TEXTAUSZUG ->
○ ○ ○ ○ ○ ○ ○
Politik | SVP

„Das Problem ist die Urbanistik“

Er saß sowohl für die SVP wie auch für die Grünen im Landtag: Sepp Kusstatscher über eine Koalition mit der Lega, die Angst vor den Grünen und die SVP-Arbeitnehmer.
Sepp Kusstatscher
Foto: commons.wikimedia.org/Alexander Wallnöfer
Salto.bz: Herr Kusstatscher, Sie waren lange Zeit unter dem Edelweiß politisch tätig. Können Sie nachvollziehen, dass es 2018 innerhalb der SVP eine Mehrheit für eine Koalition mit der Lega und nicht mit den Grünen gibt?
 

Sepp Kusstatscher: Nein, das wird es nicht geben. Wenn man sich die politische Gesamtbilanz sowohl in Rom wie auch in Südtirol anschaut, dann wäre eines ganz klar: Autonomiepolitisch gab es nur Erfolge mit Mitte-Links-Parteien. Mit Mitte-Rechts hingegen ging nie etwas. Allein aus diesen Erfahrungen in den letzten Jahrzehnten heraus, dürfte die SVP meines Erachtens keinen Moment zweifeln, in welche Richtung sie gehen soll.
 
Die Stimmung in der SVP geht aber in Richtung Lega?
○ ○ ○ ○ ○ ○ ○
BEREITGESTELLTE DATEN ->

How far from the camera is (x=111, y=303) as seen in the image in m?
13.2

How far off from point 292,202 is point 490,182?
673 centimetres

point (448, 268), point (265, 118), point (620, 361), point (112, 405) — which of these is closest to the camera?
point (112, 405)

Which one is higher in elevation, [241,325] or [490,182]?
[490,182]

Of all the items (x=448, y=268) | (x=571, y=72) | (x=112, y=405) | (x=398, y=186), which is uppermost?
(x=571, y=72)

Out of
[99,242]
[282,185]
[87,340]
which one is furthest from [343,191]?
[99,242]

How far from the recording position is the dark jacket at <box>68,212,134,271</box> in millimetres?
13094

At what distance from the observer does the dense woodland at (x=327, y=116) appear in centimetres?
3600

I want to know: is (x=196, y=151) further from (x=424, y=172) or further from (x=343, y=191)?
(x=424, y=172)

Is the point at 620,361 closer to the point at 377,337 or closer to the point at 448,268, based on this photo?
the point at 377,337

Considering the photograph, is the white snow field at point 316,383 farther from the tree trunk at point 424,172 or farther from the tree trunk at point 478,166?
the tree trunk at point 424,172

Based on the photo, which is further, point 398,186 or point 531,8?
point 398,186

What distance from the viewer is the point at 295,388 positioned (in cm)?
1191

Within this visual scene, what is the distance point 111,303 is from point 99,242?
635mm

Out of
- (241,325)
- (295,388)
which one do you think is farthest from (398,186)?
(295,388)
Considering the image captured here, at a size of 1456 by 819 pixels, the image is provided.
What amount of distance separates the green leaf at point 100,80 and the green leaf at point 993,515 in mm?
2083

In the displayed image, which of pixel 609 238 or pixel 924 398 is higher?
○ ○ ○ ○ ○ ○ ○
AUFGABEN ->
[A] Schreib den Schluss der Zeilen unverändert ab, beginnend mit der Zeile mit „Considering the image“ und weiter bis zur letzten der Zeilen.
[B] Setz das Interview über die SVP und eine mögliche Koalition mit der Lega nach dem letzten gezeigten Satz fort.

ANTWORTEN ->
[A]
Considering the image captured here, at a size of 1456 by 819 pixels, the image is provided.
What amount of distance separates the green leaf at point 100,80 and the green leaf at point 993,515 in mm?
2083

In the displayed image, which of pixel 609 238 or pixel 924 398 is higher?

[B]
Auch ich denke, dass sich Arno Kompatscher, der im Grunde öko-sozial eingestellt ist, am Ende nicht durchsetzen wird. Dafür habe ich eine ganz einfache Erklärung. An der SVP-Spitze weiß man ganz genau, dass die Lega der weit pflegeleichtere Partner ist als die Grünen. Mit der Lega kann die SVP schalten und walten, wie sie will. Das ist meiner Meinung der Hauptgrund für die vehemente Ablehnung der Grünen. Vor allem im Bereich Urbanistik, Natur und Umweltschutz, aber auch im Sozialen, wären die Grünen eine Herausforderung und ein Partner auf Augenhöhe für die SVP. Die Lega hingegen ist ein Garant für die Lobbys, die - vor allem in der Urbanistik - weiterhin so hausen können, wie sie es in den vergangenen Jahren getan haben.
Die Lega ist ein Garant für die Lobbys, die - vor allem in der Urbanistik - weiterhin so hausen können, wie sie es in den vergangenen Jahren getan haben.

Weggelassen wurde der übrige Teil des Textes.